Satanic Temple of Arizona Files Suit for Not Being Allowed to Deliver Invocation at City Council Meeting
SCOTTSDALE, Ariz. — The Satanic Temple of Arizona has filed a lawsuit against the City of Scottsdale for ultimately turning down its request to present an invocation at a city council meeting in 2016.
The group, which is non-theistic and doesn’t actually believe in a literal Satan, but only views the fallen angel as a metaphor for rebellion, is claiming that it is the subject of religious discrimination.
“Various faith groups from the state of Arizona can do an opening prayer or invocation before they get started with city council meetings. We requested to do that, we were given a slot, and then afterwards we were told that we weren’t allowed to speak. So this is clearly religious discrimination, and for that reason we’re going to sue them,” attorney and co-founder Stu De Haan told Fox10 Phoenix.
The group said that co-founder and leader Michelle Short was scheduled to present the invocation on July 6, 2016, but two months prior, the City sent Short an email advising that there had been a change, and that the pastor of First Southern Baptist Church of Scottsdale would deliver the prayer instead.

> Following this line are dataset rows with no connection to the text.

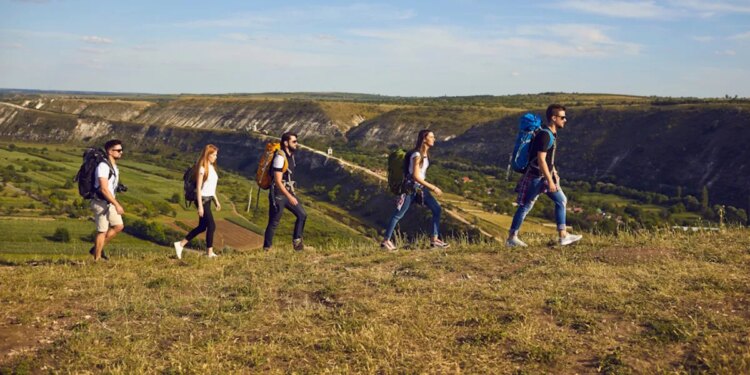 Startup Stage: Tourseta looks to reduce back-office friction for tours and activities operators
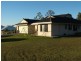 58-60 Fraser Road, New Beith QLD 4124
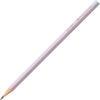 Pencil Grip Flow FABER-CASTELL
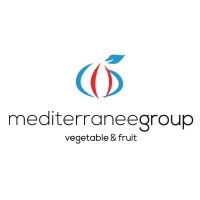 Mediterranee Group srl logo - Similar company to Mandorle Meli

City officials state that Short’s placement on the schedule was nixed because The Satanic Temple doesn’t have substantial ties to the City of Scottsdale. It said in a statement this week that the invocation was not cancelled because of the group’s “religion.”
“The temple was turned away in 2016, not because of any particular religious affiliation, but because they did not have any substantial connection to the Scottsdale community,” it outlined.

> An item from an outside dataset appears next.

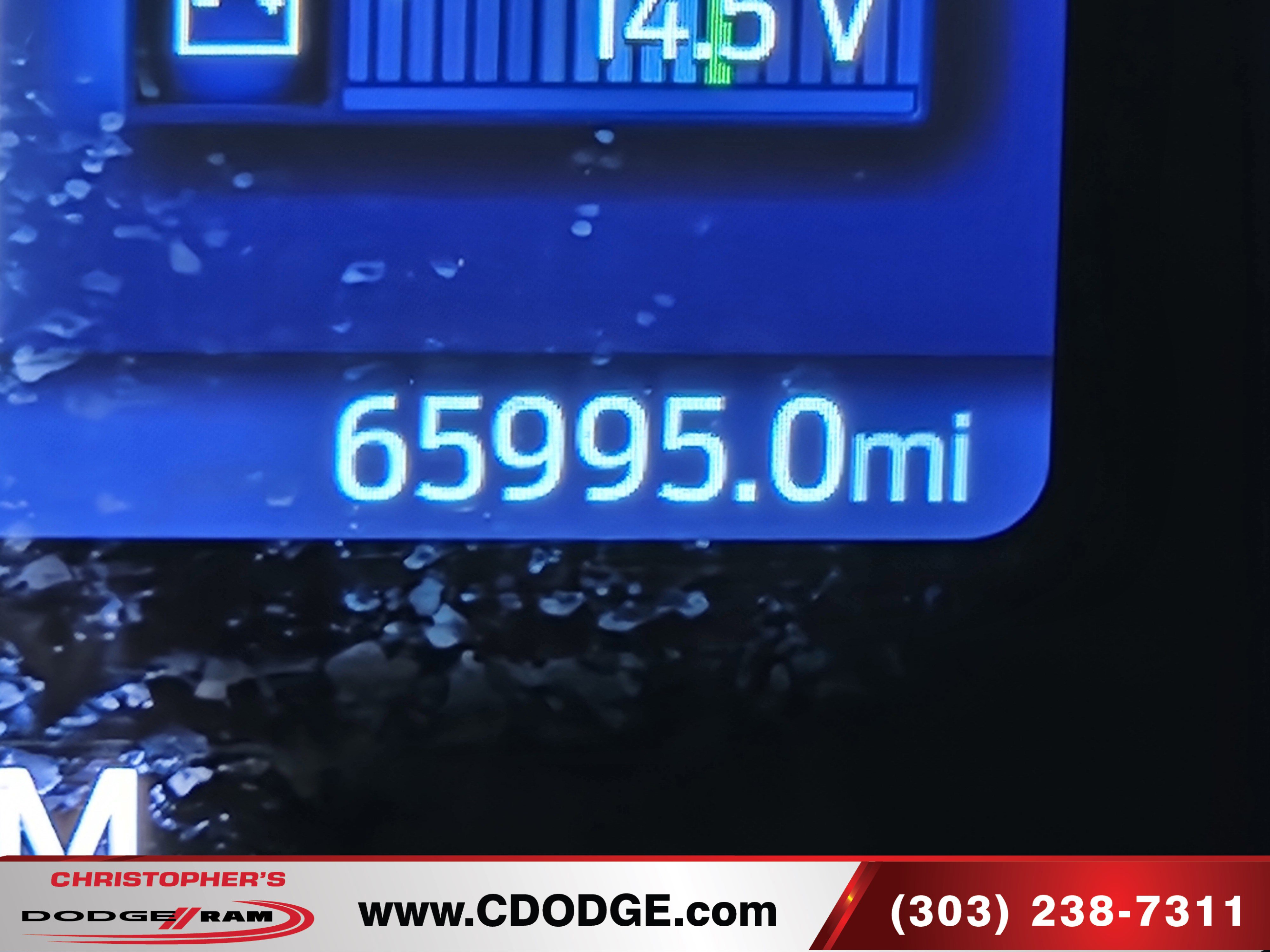 Used 2022 Ford Bronco Wildtrak AWD/4WD image 12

De Haan disagrees, stating that The Satanic Temple of Arizona has members in the city. He did not outline how many. The organization formed in 2016 after likewise being turned down by the City of Phoenix.
The Satanic Temple also contends that it obtained email between council members pursuant a public records request and believes that the content proved that the group was unwanted. One council woman reportedly remarked that allowing the organization to present the invocation would be “taking equality too far.”

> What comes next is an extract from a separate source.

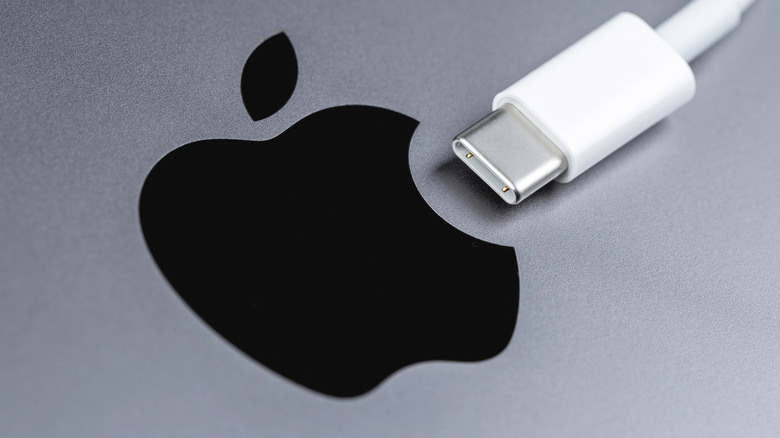 Top 5 USB-C Cables that Outperform Apple in Terms of Cost and Quality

“By the city council’s own statements, it’s clear that their refusal to allow The Satanic Temple to speak was motivated by their intent to discriminate against a minority religion,” De Haan told the Phoenix Business Journal.
The lawsuit states that only Christians have been approved to deliver the prayer, but spokesman Mike Phillips told AZCentral that the characterization is inaccurate, noting that the Islamic Center of the North East Valley presented an invocation last year.
As previously reported, The Satanic Temple had initially been allowed to present an invocation in Phoenix in 2016, but four city council members, Sal DiCiccio, Bill Gates, Jim Waring and Michael Nowakowski, soon sought to change city policy so that the invocation won’t be turned into what they called a “circus” by atheist/Satanist groups.
The time of prayer was changed to a moment of silence for a season, but weeks later, City Council voted 7-2 to approve a new proposal to bring back the prayers under the stipulation that invocations only be presented by police and fire chaplains.
The Satanic Temple does not meet in an actual temple at all, and its national headquarters are located in the Salem Art Gallery in Massachusetts.
“[W]e do not promote a belief in a personal Satan,” the FAQ section of the group’s main website explains. “To embrace the name Satan is to embrace rational inquiry removed from supernaturalism and archaic tradition-based superstitions.”